Some things that happened this week (besides the inauguration itself).

1) Righting one greivous wrong, George Bush commuted the sentences of two Border Patrol agents who had been given unjustly long sentences in shooting a drug smuggler in 2005.

2) In a slippery slope of grand proportions, The inauguration ceremony cost a staggering 150 million. Even some emergency FEMA funds were used and as Mark Steyn points out, an entirely inappropriate use. This is indeed "change", but not quite what most of us were hoping for. And a question - the media kept declaring that the amount of security at Obama's inauguration was "unprecedented". Is there some reason why we need to provide more security today, as opposed to 4/8/12/16 years ago?

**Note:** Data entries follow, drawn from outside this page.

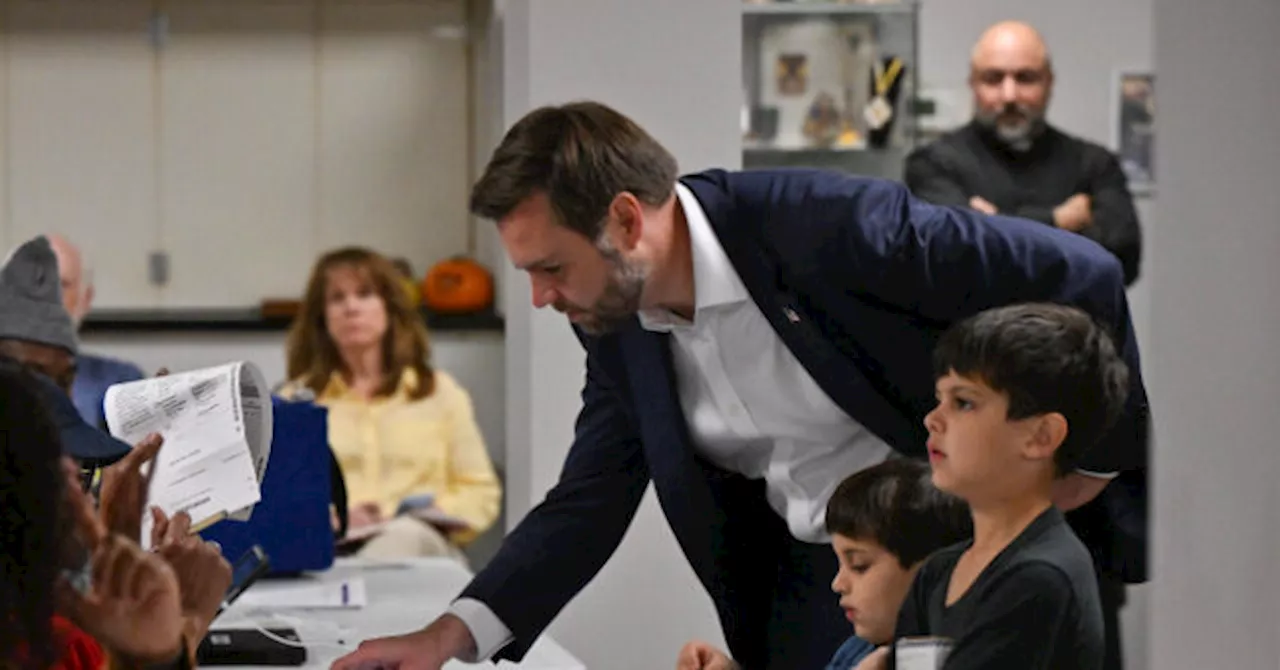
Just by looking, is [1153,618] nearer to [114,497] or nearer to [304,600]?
[114,497]

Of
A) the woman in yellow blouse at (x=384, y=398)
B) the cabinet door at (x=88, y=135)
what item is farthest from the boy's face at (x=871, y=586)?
the cabinet door at (x=88, y=135)

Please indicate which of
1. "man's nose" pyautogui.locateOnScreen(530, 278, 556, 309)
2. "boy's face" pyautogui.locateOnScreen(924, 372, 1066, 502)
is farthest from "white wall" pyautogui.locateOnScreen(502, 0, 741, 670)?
"boy's face" pyautogui.locateOnScreen(924, 372, 1066, 502)

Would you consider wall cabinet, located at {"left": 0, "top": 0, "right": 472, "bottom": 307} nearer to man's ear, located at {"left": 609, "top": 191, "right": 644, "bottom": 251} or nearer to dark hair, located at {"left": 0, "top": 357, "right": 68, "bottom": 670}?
man's ear, located at {"left": 609, "top": 191, "right": 644, "bottom": 251}

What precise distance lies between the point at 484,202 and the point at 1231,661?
2.37 ft

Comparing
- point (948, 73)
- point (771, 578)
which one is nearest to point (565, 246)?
point (771, 578)

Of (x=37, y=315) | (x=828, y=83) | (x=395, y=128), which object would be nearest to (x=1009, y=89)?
(x=828, y=83)

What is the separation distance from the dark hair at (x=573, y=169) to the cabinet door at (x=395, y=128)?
12.6 feet

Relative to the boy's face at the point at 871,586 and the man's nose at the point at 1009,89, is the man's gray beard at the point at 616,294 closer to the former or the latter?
the boy's face at the point at 871,586

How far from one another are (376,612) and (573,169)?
2.99 ft

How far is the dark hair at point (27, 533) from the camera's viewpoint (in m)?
1.40

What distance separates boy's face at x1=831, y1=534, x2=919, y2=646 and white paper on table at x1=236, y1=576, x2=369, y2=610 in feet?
3.08

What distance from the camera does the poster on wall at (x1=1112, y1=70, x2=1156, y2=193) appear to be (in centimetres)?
323

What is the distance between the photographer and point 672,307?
190 cm

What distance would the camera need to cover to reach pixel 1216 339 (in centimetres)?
167
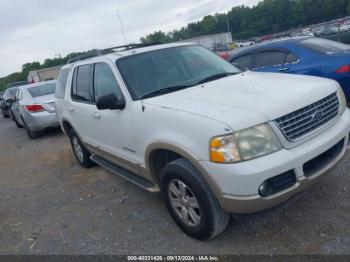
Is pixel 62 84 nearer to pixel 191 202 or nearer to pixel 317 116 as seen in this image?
pixel 191 202

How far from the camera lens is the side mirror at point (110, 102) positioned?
362 centimetres

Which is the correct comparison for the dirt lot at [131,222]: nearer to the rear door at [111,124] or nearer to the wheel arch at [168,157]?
the wheel arch at [168,157]

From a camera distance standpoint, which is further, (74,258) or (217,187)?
(74,258)

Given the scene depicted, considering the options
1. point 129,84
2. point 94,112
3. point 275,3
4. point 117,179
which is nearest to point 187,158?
point 129,84

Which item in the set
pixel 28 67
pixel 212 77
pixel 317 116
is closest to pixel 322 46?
pixel 212 77

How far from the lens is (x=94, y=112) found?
14.7 ft

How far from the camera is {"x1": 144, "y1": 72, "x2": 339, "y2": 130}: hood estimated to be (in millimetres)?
2736

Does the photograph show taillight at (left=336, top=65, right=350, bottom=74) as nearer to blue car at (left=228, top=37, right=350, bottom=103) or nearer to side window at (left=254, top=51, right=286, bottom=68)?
blue car at (left=228, top=37, right=350, bottom=103)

3) Eric Boehlert, an Obama supporter at the leftist Salon.com wrote:

The D.C. press corps failed to ask hard questions about the inauguration's huge cost and its unprecedented security.
Sounds like he was trying to be objective? No, because he wrote that in 2005, about President Bush's inauguration when the bill was only between $40-70 million. Still a huge sum, but several times less than the current gala, which was thrown at a time of economic hardship, no less. John Henke at The Next Right points out the blatant hypocrisy of his complete about-face, now that his candidate is the one being inaugurated. Mr. Boehlert lamely tries to defend himself in a Media Matters article, by complaining that the 2005 estimates of Bush's inauguration didn't include security costs. First of all, he didn't include those costs back in 2005, and more importantly, he fails to address the fact that even if you do include them (about $70 million) it's still less than half the cost in 2009. Even adjusted for inflation, that's a hell of an increase. To be fair, Obama used some of his own funds, and others were provided by private contributors. But the taxpayers were still the primary bill-payer here.

Maybe it's human nature, but it's not terribly productive for every new President (of any party) to feel like he must always outdo the last one.